◆ **Data for this exercise**:
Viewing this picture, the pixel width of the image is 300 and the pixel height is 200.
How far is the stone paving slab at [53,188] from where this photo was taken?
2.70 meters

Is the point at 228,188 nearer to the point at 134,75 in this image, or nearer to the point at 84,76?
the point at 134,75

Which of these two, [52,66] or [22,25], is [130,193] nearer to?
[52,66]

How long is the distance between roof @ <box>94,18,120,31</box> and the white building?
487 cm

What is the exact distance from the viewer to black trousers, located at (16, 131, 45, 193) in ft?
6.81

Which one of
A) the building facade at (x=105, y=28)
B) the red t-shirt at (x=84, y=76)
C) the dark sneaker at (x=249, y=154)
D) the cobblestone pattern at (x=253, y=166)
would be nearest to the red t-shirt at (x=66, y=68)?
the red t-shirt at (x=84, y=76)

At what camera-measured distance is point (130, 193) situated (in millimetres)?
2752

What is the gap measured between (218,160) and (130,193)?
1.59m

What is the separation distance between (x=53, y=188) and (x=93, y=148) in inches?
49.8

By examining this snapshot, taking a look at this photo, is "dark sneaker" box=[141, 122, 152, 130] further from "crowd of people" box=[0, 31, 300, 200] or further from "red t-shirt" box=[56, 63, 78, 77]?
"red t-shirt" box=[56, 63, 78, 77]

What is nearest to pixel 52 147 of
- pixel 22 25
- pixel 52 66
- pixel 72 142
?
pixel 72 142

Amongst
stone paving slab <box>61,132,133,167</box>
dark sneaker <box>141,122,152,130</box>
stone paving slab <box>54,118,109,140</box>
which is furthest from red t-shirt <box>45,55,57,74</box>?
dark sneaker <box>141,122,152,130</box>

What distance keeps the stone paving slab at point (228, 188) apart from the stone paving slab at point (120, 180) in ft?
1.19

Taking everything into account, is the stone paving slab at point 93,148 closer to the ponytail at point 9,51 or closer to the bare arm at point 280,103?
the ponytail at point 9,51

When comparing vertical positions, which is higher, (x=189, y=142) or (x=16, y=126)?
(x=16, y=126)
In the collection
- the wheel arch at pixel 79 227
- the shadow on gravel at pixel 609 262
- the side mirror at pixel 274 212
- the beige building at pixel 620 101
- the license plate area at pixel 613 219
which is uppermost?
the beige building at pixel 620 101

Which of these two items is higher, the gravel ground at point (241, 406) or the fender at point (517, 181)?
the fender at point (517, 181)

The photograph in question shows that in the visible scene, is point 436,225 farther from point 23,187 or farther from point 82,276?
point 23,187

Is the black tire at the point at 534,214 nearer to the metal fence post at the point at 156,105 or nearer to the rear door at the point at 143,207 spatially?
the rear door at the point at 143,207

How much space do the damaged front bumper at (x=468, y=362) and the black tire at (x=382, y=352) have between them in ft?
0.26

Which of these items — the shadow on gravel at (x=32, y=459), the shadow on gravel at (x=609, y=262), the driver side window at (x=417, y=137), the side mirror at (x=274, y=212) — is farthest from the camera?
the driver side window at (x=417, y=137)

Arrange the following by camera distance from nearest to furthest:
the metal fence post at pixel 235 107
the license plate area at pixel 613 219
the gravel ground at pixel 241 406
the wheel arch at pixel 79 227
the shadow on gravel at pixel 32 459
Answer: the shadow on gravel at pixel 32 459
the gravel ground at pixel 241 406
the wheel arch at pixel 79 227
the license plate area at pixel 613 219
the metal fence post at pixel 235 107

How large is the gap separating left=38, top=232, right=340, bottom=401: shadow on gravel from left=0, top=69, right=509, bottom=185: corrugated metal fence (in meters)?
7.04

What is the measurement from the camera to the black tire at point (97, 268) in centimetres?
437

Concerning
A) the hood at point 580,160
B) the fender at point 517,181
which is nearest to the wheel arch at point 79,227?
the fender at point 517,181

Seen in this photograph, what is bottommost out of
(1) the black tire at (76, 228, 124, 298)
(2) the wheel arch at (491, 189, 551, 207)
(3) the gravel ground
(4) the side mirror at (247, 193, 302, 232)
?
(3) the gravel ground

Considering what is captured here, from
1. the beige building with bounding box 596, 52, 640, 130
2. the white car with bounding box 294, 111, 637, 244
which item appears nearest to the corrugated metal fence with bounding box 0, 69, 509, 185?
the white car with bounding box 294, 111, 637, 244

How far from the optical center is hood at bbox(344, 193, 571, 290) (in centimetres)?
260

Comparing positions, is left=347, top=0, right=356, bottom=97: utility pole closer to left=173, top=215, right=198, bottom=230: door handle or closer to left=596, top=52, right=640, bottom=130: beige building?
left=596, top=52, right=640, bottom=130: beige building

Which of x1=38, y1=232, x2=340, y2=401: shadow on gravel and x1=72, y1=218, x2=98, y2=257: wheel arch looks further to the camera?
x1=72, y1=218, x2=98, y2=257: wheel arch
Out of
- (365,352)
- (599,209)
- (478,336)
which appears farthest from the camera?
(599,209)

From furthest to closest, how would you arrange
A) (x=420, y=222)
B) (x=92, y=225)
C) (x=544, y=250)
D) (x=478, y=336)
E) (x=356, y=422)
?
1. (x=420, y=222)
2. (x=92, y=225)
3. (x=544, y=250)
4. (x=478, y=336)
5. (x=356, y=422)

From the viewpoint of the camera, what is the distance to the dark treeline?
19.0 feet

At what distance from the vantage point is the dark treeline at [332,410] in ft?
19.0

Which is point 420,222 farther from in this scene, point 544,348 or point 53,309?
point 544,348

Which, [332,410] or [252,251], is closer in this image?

◆ **Direction**: Reproduce the material above word for word, from start to finish.

◆ **Correct result**:
Viewing this picture, the pixel width of the image is 300 and the pixel height is 200.
How far is the stone paving slab at [53,188] from where this photo was taken?
2.70 meters

Is the point at 228,188 nearer to the point at 134,75 in this image, or nearer to the point at 84,76?
the point at 134,75

Which of these two, [52,66] or [22,25], is [130,193] nearer to?
[52,66]

How long is the distance between roof @ <box>94,18,120,31</box> and the white building?
487 cm

What is the exact distance from the viewer to black trousers, located at (16, 131, 45, 193) in ft?
6.81

Which one of
A) the building facade at (x=105, y=28)
B) the red t-shirt at (x=84, y=76)
C) the dark sneaker at (x=249, y=154)
D) the cobblestone pattern at (x=253, y=166)
would be nearest to the red t-shirt at (x=66, y=68)?
the red t-shirt at (x=84, y=76)

At what camera-measured distance is point (130, 193) situated (in millimetres)?
2752

What is the gap measured between (218,160) and (130,193)?
1.59m

What is the separation distance between (x=53, y=188) and (x=93, y=148) in inches?
49.8

By examining this snapshot, taking a look at this photo, is "dark sneaker" box=[141, 122, 152, 130] further from "crowd of people" box=[0, 31, 300, 200] or further from "red t-shirt" box=[56, 63, 78, 77]?
"red t-shirt" box=[56, 63, 78, 77]

What is nearest to pixel 52 147 of
- pixel 22 25
- pixel 52 66
- pixel 72 142
?
pixel 72 142

Amongst
stone paving slab <box>61,132,133,167</box>
dark sneaker <box>141,122,152,130</box>
stone paving slab <box>54,118,109,140</box>
which is furthest from red t-shirt <box>45,55,57,74</box>?
dark sneaker <box>141,122,152,130</box>

What distance keeps the stone paving slab at point (228, 188) apart from the stone paving slab at point (120, 180) in ft?
1.19

Taking everything into account, is the stone paving slab at point 93,148 closer to the ponytail at point 9,51 or closer to the bare arm at point 280,103?
the ponytail at point 9,51

When comparing vertical positions, which is higher, (x=189, y=142) or (x=16, y=126)?
(x=16, y=126)
In the collection
- the wheel arch at pixel 79 227
- the shadow on gravel at pixel 609 262
- the side mirror at pixel 274 212
- the beige building at pixel 620 101
- the license plate area at pixel 613 219
which is uppermost?
the beige building at pixel 620 101

Which of these two items is higher, the gravel ground at point (241, 406) or the fender at point (517, 181)?
the fender at point (517, 181)

The photograph in question shows that in the visible scene, is point 436,225 farther from point 23,187 or farther from point 82,276?
point 23,187

Is the black tire at the point at 534,214 nearer to the metal fence post at the point at 156,105 or nearer to the rear door at the point at 143,207 spatially?
the rear door at the point at 143,207

How much space do the damaged front bumper at (x=468, y=362) and the black tire at (x=382, y=352) have between them in ft?
0.26

Which of these items — the shadow on gravel at (x=32, y=459), the shadow on gravel at (x=609, y=262), the driver side window at (x=417, y=137), the side mirror at (x=274, y=212) — is farthest from the camera?
the driver side window at (x=417, y=137)

Arrange the following by camera distance from nearest to furthest:
the metal fence post at pixel 235 107
the license plate area at pixel 613 219
the gravel ground at pixel 241 406
the wheel arch at pixel 79 227
the shadow on gravel at pixel 32 459
Answer: the shadow on gravel at pixel 32 459
the gravel ground at pixel 241 406
the wheel arch at pixel 79 227
the license plate area at pixel 613 219
the metal fence post at pixel 235 107

How large is the gap separating left=38, top=232, right=340, bottom=401: shadow on gravel from left=0, top=69, right=509, bottom=185: corrugated metal fence (in meters)?
7.04

What is the measurement from the camera to the black tire at point (97, 268) in centimetres?
437

Concerning
A) the hood at point 580,160
B) the fender at point 517,181
which is nearest to the wheel arch at point 79,227?
the fender at point 517,181

Seen in this photograph, what is bottommost out of
(1) the black tire at (76, 228, 124, 298)
(2) the wheel arch at (491, 189, 551, 207)
(3) the gravel ground
(4) the side mirror at (247, 193, 302, 232)
?
(3) the gravel ground

Considering what is captured here, from
1. the beige building with bounding box 596, 52, 640, 130
2. the white car with bounding box 294, 111, 637, 244
which item appears nearest to the corrugated metal fence with bounding box 0, 69, 509, 185?
the white car with bounding box 294, 111, 637, 244

How far from the optical center is hood at bbox(344, 193, 571, 290) (in centimetres)?
260

Comparing positions, is left=347, top=0, right=356, bottom=97: utility pole closer to left=173, top=215, right=198, bottom=230: door handle or closer to left=596, top=52, right=640, bottom=130: beige building?
left=596, top=52, right=640, bottom=130: beige building

Which of x1=38, y1=232, x2=340, y2=401: shadow on gravel and x1=72, y1=218, x2=98, y2=257: wheel arch looks further to the camera?
x1=72, y1=218, x2=98, y2=257: wheel arch
Out of
- (365,352)
- (599,209)
- (478,336)
which appears farthest from the camera?
(599,209)

From furthest to closest, how would you arrange
A) (x=420, y=222)
B) (x=92, y=225)
C) (x=544, y=250)
D) (x=478, y=336)
E) (x=356, y=422)
?
1. (x=420, y=222)
2. (x=92, y=225)
3. (x=544, y=250)
4. (x=478, y=336)
5. (x=356, y=422)

From the viewpoint of the camera, what is the distance to the dark treeline?
19.0 feet

At what distance from the vantage point is the dark treeline at [332,410] in ft?
19.0

Which is point 420,222 farther from in this scene, point 544,348 or point 53,309?
point 544,348

Which, [332,410] or [252,251], is closer in this image?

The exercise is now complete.